I spoke in the debate on the Advance Research and Innovation Agency Bill, calling on the Government to protect UK spending on research and development as, while setting up a new agency and claiming research to be at the centre of their economic policy, they are threatening to cut university research funding.
The appalling impact of their cut to the international aid budget, includes the closure of current research programmes in Africa and Asia in the last few weeks.
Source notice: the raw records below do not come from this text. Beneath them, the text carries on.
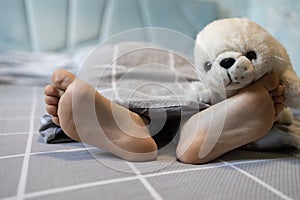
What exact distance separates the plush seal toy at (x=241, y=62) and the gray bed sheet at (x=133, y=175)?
0.45 ft

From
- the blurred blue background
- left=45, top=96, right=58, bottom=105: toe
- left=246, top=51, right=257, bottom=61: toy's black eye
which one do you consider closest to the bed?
left=45, top=96, right=58, bottom=105: toe

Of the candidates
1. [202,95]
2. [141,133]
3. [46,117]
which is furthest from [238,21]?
[46,117]

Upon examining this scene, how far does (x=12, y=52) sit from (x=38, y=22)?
0.24 m

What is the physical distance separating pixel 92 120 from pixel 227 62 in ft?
1.07

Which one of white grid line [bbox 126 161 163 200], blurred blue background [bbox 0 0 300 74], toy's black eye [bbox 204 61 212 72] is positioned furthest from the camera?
blurred blue background [bbox 0 0 300 74]

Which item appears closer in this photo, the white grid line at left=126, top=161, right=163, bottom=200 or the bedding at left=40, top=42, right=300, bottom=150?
the white grid line at left=126, top=161, right=163, bottom=200

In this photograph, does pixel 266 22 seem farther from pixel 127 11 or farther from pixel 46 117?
pixel 46 117

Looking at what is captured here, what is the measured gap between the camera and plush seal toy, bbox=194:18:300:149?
61 cm

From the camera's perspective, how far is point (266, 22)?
163 cm

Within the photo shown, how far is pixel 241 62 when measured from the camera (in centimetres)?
59

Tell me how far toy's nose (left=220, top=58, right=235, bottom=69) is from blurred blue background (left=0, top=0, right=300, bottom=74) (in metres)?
0.98

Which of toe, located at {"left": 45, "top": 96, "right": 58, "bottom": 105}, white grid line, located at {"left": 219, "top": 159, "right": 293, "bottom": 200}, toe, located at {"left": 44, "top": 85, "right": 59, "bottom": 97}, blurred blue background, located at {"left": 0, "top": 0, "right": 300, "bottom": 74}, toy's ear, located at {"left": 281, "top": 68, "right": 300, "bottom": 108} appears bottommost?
white grid line, located at {"left": 219, "top": 159, "right": 293, "bottom": 200}

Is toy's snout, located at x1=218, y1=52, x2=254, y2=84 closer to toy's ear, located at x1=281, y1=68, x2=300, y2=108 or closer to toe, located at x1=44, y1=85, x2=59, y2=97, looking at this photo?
toy's ear, located at x1=281, y1=68, x2=300, y2=108

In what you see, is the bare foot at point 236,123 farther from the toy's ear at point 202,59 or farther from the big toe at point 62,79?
the big toe at point 62,79
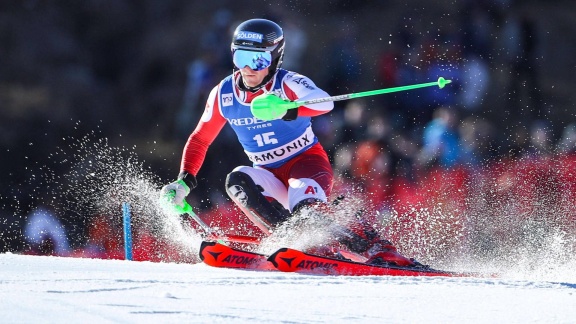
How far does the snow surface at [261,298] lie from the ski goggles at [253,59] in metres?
1.48

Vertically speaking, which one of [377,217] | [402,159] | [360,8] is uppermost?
[360,8]

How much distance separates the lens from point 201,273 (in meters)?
4.32

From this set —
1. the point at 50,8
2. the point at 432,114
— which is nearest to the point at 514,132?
the point at 432,114

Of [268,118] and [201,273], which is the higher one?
[268,118]

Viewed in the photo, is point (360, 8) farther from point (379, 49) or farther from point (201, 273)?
point (201, 273)

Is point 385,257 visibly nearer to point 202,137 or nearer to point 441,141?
point 202,137

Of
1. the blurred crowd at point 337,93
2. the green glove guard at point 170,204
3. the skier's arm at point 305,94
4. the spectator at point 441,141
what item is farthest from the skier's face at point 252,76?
the spectator at point 441,141

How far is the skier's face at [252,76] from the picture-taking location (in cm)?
529

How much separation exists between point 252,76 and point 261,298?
2230 millimetres

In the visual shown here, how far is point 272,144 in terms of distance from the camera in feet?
18.0

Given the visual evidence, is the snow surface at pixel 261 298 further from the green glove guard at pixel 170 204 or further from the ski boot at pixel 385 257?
the green glove guard at pixel 170 204

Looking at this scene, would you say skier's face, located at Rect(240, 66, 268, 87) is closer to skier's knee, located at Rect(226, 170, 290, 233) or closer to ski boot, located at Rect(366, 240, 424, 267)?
skier's knee, located at Rect(226, 170, 290, 233)

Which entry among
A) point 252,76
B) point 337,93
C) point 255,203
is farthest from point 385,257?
point 337,93

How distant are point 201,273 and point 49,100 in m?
5.52
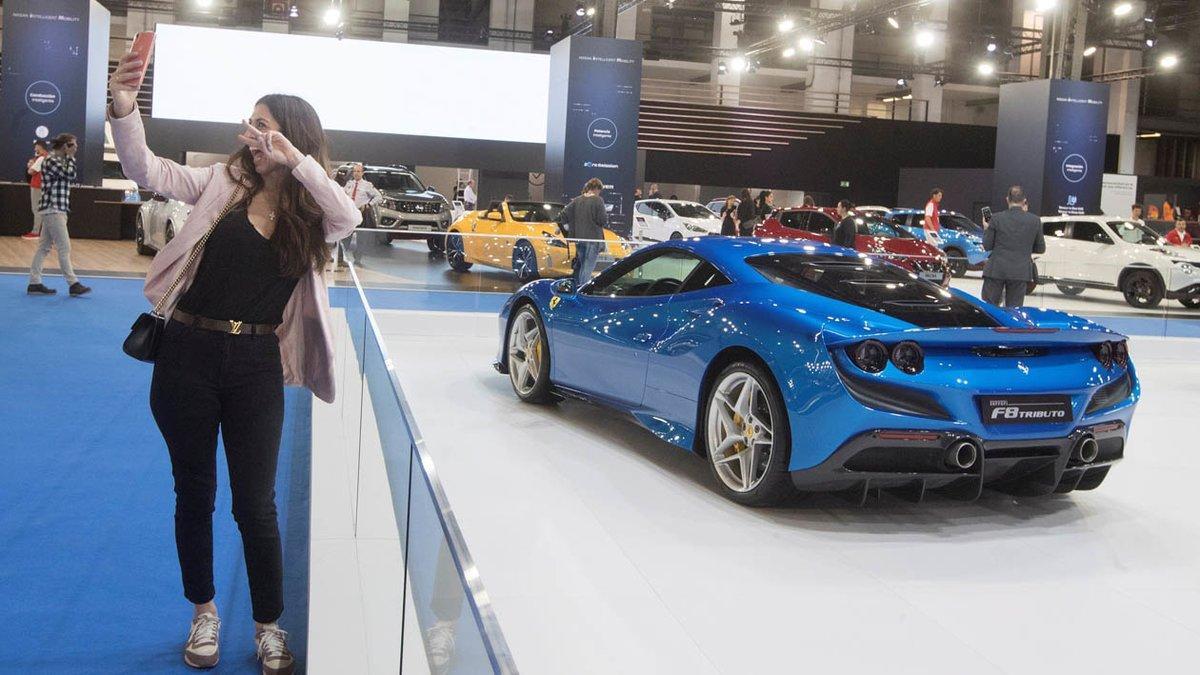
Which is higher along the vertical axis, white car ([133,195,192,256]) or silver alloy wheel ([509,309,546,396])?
white car ([133,195,192,256])

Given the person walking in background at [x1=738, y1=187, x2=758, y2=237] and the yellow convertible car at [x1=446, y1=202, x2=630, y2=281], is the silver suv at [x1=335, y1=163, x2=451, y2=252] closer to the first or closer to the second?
the person walking in background at [x1=738, y1=187, x2=758, y2=237]

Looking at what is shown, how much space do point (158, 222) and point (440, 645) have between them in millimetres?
16187

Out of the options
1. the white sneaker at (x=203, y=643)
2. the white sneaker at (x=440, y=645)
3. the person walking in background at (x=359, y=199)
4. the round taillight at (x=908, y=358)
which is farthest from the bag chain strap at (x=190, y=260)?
the person walking in background at (x=359, y=199)

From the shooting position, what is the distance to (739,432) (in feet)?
16.9

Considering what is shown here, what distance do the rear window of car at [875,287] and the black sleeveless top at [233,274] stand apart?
282cm

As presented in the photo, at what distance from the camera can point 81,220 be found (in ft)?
66.8

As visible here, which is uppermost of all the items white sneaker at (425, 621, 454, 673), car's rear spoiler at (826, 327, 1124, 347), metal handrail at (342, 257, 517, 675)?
car's rear spoiler at (826, 327, 1124, 347)

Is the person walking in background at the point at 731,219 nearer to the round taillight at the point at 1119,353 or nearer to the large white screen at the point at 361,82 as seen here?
the large white screen at the point at 361,82

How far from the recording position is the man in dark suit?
10.9 m

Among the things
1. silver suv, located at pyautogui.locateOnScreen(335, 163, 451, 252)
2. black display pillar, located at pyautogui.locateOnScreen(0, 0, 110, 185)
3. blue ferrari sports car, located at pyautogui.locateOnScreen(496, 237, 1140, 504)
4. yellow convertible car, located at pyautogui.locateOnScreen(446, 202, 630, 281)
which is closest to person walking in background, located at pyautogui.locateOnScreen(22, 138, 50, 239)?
black display pillar, located at pyautogui.locateOnScreen(0, 0, 110, 185)

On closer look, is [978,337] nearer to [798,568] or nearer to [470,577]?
[798,568]

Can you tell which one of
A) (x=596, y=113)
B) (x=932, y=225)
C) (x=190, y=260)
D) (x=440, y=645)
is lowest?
(x=440, y=645)

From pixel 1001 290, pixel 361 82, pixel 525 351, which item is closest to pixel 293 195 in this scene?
pixel 525 351

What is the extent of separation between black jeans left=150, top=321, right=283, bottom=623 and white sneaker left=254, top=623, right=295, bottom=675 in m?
0.04
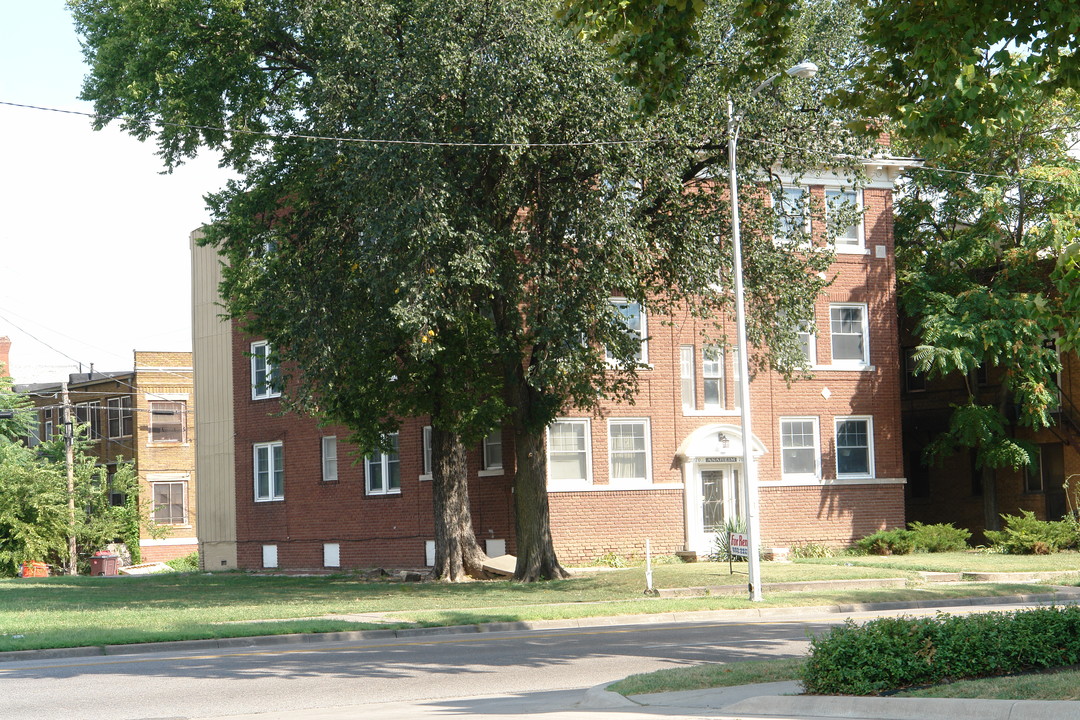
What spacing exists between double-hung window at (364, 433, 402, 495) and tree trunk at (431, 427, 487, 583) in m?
5.86

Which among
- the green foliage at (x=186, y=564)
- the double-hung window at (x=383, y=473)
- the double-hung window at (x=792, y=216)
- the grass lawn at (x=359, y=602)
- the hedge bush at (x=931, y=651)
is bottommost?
the green foliage at (x=186, y=564)

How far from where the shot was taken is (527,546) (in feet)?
88.1

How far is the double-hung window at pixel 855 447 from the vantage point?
3500 cm

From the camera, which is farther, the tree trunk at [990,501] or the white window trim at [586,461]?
the tree trunk at [990,501]

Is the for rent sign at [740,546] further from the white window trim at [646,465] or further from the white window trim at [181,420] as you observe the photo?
the white window trim at [181,420]

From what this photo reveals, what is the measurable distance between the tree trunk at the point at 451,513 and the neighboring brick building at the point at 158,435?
29.2 meters

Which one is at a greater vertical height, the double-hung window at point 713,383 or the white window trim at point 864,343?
the white window trim at point 864,343

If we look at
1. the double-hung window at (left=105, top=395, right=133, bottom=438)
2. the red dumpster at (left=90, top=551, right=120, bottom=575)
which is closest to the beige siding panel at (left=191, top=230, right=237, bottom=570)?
the red dumpster at (left=90, top=551, right=120, bottom=575)

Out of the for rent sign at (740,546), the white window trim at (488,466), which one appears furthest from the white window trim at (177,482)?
the for rent sign at (740,546)

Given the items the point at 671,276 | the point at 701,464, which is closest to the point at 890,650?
the point at 671,276

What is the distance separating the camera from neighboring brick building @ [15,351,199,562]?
5478 cm

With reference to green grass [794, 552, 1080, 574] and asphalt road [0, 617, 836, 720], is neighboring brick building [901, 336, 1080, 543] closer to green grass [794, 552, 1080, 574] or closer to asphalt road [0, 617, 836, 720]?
green grass [794, 552, 1080, 574]

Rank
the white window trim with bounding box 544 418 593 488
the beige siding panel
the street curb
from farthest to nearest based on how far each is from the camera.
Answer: the beige siding panel, the white window trim with bounding box 544 418 593 488, the street curb

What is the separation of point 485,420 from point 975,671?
1722 cm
Only yesterday, the Royal Society described powerfully to me how this has forced it to withdraw funding from existing projects, as well as shut down future opportunities, with huge implications not just for development, global research, and the relationships with the Indo-Pacific nations that the Prime Minister claims to want build.
The Government has threatened to backtrack on its promise to fund the association with Horizon Europe and reports suggest it may require this funding to come from UKRI’s existing budget. When I met UKRI recently, on extending studentships where research has been delayed by Covid, we discussed the immense pressure on its budgets. Horizon participation would take about 11% of UKRI funding, or £1 billion – equivalent to 18,000 research-focused academic jobs.
In my speech I talked about the importance of public investment in research to drive innovation, support economic growth and generate tax revenue – highlighting the University of Sheffield’s Advanced Manufacturing and Research Centre. From seed corn public funding, the AMRC now has more than 125 industrial partners, and employs more than 500 researchers and engineers from all over the world, with the university at the centre pulling together that collaboration.
The Government must sustain and improve investment in UK research, not slash our R&D budget, or we will lose out to global competition.